Но тот сказал:
- Ты же мой друг, ты, дурак.
И исчез за дверью. Ступеньки лестницы, ведущей наверх, в спальни, заскрипели под его быстрыми шагами.
Тёма бухнулся на ковёр и вгрызся зубами в костяшки пальцев, чтобы хоть немного прочухаться.
- Ты мой друг, - повторил он слова Роста и горько оскалился, - мой друг... а друзей не ебут.
Ладно, Ростислав Прохоров. С тобой придётся действовать по-другому, только и всего.
* * *
- Мается, мается, то грешит, то кается,
То ли пыль на поле, то ли отчий дом,
Мается, мается, то заснет, то лается,
А все не признается, что все дело в нём.
Вроде бы и строишь, а все разлетается,
Вроде говоришь, да все не про то.
Ежели не выпьешь, то не получается,
А выпьешь - воешь волком
Ни за что, ни про что...
- Да это же про меня! - полудурашливо, полуобиженно заявил Тёма, когда Рост отложил гитару. - Мой портрет, ну сознайся же! Сознайся, пра-ативный! - и прыснул, а Рост привычно воздел глаза к потолку студии, будто бы его украшали, как минимум, фрески Микеланджело нашего Буонаротти.
На самом деле, как бы Тёма ни ёрничал сейчас, горло у него болезненно сжималось, и в глазах щипало.

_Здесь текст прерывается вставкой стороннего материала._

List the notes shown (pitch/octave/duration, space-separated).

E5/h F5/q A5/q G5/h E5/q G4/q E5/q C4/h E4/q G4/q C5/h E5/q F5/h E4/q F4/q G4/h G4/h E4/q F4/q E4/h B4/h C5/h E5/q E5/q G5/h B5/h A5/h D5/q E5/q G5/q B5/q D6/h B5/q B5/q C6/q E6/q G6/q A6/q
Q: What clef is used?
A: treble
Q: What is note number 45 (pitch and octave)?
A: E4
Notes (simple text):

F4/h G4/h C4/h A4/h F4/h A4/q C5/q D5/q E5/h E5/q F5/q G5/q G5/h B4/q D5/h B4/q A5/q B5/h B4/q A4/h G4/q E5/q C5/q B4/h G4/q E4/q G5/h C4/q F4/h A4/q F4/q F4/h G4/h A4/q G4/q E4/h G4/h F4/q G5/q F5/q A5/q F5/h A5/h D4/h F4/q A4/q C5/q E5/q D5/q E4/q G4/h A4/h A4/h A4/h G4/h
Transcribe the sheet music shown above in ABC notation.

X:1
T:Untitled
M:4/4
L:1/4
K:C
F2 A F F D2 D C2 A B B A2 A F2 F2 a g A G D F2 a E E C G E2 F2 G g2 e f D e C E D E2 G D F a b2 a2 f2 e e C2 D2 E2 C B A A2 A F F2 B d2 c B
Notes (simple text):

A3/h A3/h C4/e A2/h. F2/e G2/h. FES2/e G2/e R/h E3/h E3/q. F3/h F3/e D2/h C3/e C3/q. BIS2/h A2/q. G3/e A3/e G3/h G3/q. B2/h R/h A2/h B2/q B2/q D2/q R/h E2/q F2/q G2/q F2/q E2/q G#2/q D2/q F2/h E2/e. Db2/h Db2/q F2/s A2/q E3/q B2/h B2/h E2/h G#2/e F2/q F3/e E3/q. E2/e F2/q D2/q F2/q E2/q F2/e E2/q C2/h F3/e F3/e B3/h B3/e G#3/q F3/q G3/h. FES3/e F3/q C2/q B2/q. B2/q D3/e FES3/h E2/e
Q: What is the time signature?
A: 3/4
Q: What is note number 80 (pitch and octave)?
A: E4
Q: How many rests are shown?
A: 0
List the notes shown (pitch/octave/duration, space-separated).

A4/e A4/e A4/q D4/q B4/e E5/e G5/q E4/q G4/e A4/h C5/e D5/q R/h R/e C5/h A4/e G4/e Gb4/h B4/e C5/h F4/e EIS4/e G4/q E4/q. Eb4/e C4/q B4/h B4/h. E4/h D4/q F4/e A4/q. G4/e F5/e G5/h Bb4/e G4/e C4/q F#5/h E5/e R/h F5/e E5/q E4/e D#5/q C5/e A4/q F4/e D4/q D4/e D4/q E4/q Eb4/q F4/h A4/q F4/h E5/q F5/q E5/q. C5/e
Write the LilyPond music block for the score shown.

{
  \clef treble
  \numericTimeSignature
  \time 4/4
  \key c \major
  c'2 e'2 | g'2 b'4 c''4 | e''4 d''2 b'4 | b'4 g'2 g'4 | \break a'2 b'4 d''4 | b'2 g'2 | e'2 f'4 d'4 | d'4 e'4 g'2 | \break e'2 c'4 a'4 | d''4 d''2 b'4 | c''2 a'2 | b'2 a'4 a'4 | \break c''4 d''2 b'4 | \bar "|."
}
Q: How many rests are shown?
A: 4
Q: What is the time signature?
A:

Он уже понял, что все свои взрывные и жаркие эмоции, которые Рост всегда держит в железном кулаке, выплёскиваются, выхлёстываются у него песней.
И он так видел его, Тёму!
Напрострел.
- Мается, мается, то заснет, то лается,
Хоть с вином на люди, хоть один вдвоем,
Мается, мается, бог знает, где шляется,
А все не признается что все дело в нём.
Может, голова моя не туда вставлена,
Может, слишком много врал и груза не снесть,
Я бы и дышал, да грудь моя сдавлена,
Я бы вышел вон, но только там страшней, чем здесь...
Тёма не знал, сможет ли он вообще это спеть после того, как композитор, Илья вместе с Дэном обработают новую песню в общей музыкальной стилистике их проекта, "убрав бардовость и подлив попсы", как говорил отец. Эта песня оказалась слишком больной и слишком "его". До того, что дух захватывало.
Шутливо замахнувшись, он потыкал Роста кулаком в твёрдое плечо:
- Колись давай!
- У тебя мания величия, - довольно ухмыльнулся Рост, - переходящая в манию преследования и обратно. Но да... когда она пришла, я думал про тебя, долбоёб ты хренов.
Он всегда говорил про свои песни именно так: "Она пришла". Будто бы каждая из них была живой девчонкой - шалавистой, непутёвой, яркой, нежной, красивой до одури, и каждой из них Рост отдавался так же самозабвенно, как отдавался бы такой вот красаве. Отдавался и брал. И отдавал своих девчонок ему, Тёме. Делился так же щедро, как поделился бы едой, деньгами, временем, силой, самой своей жизнью.
- Польщён, - Тёма глубоко вздохнул. У него даже в боку закололо. - Польщён тем, что стал твоей Музой. Но, чёрт, Рост, я не представляю, как я буду это петь! Смогу ли.
- Лучше тебя мои песни никогда и никто не споёт, - сказал Рост тихо, серьёзно и даже сурово. - Я сам не спою так, как ты.
Тут Тёма совершенно охуел. Он постоял, поморгал и снова хрипло выдавил дурацкое:
- Польщён...
И поспешно скрылся в подсобке, примыкавшей к студии, где можно было переодеться и где у них стоял кофейник. Он чувствовал, что в спину ему упирается не только взгляд Роста, но и отцовский обеспокоенный взгляд.
Отец всегда за него волновался, Тёма это знал. Волновался, но Тёме своего волнения не показывал, и за это Тёма тоже был отцу благодарен.
А Рост, конечно же, немедля просунул голову в подсобку:
- Ну чо-о ты? - протянул он растерянно.
- Через плечо, - буркнул Тёма сварливо, колдуя над кофейником. Привычные действия успокаивали. - Ты меня раздел перед всем миром, ты, зараза, наизнанку вывернул... и хочешь, чтоб я это пел! - он покосился на виноватое и смущённое лицо Роста и, поколебавшись, выпалил: - Ты и вправду обо мне вот так вот думаешь?